Language Intelligence

Overview

Being a global Business Verification provider, handling language complexities is something that we feel is fundamental to our success and providing our clients with the easiest interaction with our various KYB Services.

We want to take the complexities of various language requirements out of the clients flow and make it a part of our process & intelligence layer. 

There are two main points during the verification process that we apply this language intelligence - before we make a request to each source & once we’ve gotten a response back.

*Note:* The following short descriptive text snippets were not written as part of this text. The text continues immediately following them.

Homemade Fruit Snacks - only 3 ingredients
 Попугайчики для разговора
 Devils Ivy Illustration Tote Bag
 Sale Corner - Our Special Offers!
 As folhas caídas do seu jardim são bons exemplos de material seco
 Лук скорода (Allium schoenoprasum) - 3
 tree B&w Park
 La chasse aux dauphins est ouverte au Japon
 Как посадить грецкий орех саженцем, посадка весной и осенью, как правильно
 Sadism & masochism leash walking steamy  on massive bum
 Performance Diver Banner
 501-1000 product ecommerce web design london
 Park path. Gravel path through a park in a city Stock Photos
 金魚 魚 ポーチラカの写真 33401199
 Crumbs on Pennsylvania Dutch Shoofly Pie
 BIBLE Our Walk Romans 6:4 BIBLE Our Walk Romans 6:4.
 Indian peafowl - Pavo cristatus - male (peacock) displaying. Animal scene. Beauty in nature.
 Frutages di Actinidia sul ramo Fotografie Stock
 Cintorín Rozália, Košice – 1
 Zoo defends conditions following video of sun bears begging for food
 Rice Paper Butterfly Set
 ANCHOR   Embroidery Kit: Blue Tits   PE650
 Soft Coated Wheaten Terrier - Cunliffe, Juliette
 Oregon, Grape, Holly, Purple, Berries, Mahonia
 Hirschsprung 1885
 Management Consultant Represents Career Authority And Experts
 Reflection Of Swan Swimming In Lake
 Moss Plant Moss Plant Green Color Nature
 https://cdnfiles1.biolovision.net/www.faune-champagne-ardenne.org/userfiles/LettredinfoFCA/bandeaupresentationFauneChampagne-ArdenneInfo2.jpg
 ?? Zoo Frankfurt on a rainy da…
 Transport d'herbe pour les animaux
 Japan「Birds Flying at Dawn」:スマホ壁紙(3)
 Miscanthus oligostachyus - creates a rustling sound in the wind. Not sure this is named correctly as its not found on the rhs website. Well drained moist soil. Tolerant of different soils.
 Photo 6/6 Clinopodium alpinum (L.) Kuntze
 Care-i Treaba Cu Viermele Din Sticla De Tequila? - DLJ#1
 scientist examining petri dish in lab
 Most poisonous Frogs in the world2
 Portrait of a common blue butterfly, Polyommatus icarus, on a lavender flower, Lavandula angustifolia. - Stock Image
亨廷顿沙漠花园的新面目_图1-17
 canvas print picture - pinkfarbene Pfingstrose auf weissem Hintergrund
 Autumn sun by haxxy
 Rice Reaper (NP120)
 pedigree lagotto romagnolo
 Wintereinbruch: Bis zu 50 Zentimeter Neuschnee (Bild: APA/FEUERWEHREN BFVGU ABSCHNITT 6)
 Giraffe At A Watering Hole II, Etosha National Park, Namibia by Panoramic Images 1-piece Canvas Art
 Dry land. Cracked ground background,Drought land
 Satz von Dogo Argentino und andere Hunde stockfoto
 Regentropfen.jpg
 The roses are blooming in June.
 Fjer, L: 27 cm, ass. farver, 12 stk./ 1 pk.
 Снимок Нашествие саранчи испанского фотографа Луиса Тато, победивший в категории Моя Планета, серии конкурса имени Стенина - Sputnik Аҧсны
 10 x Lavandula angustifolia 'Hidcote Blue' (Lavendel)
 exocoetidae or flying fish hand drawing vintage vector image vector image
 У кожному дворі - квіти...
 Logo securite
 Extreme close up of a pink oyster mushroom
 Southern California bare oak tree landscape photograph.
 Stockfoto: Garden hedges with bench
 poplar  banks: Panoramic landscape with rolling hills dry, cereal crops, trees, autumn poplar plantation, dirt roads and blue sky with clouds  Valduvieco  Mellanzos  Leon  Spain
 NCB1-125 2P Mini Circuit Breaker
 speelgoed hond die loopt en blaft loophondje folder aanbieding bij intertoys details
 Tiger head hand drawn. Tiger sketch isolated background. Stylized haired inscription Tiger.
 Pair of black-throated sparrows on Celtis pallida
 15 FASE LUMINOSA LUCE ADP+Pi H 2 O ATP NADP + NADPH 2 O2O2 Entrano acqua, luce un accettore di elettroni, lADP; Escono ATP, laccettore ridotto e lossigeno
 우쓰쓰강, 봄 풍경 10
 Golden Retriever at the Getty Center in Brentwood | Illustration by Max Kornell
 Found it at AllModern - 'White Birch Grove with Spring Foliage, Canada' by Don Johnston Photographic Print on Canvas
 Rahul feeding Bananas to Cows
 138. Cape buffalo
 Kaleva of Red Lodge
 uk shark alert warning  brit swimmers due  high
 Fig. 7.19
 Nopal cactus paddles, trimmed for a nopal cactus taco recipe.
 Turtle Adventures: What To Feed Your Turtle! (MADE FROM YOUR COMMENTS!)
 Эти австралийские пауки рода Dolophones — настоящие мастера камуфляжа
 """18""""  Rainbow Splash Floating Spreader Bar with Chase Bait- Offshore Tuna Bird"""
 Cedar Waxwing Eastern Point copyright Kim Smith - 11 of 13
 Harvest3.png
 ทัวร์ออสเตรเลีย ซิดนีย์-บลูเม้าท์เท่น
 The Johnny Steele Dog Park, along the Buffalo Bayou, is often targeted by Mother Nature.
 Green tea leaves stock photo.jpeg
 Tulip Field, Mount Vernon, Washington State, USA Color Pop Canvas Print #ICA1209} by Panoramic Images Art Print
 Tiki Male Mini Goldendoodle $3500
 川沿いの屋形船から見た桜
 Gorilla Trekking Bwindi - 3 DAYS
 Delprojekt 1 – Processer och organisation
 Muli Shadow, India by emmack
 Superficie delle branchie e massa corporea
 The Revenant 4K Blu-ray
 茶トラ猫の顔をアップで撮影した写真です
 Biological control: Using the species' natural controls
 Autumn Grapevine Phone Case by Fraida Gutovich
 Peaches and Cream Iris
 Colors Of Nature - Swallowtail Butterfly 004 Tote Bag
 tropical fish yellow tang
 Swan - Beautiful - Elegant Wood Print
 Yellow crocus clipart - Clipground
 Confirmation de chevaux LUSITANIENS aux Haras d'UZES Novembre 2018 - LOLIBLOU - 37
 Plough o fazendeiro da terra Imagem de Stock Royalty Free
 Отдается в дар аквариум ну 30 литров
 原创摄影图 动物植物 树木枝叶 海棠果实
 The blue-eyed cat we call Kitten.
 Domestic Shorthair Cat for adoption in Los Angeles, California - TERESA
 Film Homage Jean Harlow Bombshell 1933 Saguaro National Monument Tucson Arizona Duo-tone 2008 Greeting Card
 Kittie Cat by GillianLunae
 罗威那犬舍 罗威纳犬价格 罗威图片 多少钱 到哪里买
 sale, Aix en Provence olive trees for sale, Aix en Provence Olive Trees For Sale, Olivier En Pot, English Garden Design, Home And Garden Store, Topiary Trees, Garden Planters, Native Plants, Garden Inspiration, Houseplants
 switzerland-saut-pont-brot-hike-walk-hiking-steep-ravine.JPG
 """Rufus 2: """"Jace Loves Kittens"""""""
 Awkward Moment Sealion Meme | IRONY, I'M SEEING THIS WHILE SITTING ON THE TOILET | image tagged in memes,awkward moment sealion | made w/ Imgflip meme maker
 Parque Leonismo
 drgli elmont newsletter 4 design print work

Each step has a specific purpose that we’ll outline below. 

Pre Source Request

Each one of our sources behave differently per country depending on the structure of the underlying data. Some sources store data in a local native language while others standardize & store in English. Because of this complexity, the best way to send requests to our sources varies greatly. 

As an example - a single source may provide optimal results in country X when being queried in English but provide optimal results in country Y when being queried in Simplified Chinese. Because of this high level of variation, we’ve developed the ability to define the language of our requests to each source by country & language. This is done by creating a rule / set of rules that can be adjusted as needed. A sample rule could read like this:

Source X in Japan, for ‘BusinessName’ input - IF the detected input language is Japanese, Translate or Transliterate this to English prior to making the request’

This indicates that for Source X, they provide optimal results in Japan when querying in English.

This tool will provide us the highest likelihood of finding & selecting the right company within our Vendors result list. 

Currently Configured Countries:

Japan

Korea

Taiwan

Thailand

More to be added on a regular basis

Post Source Response

The second part to our language intelligence program deals with the data once we’ve gotten it back from the datasource. Each source may return a business name in different languages even within the same country. This causes an interesting problem when trying to match client input with a response.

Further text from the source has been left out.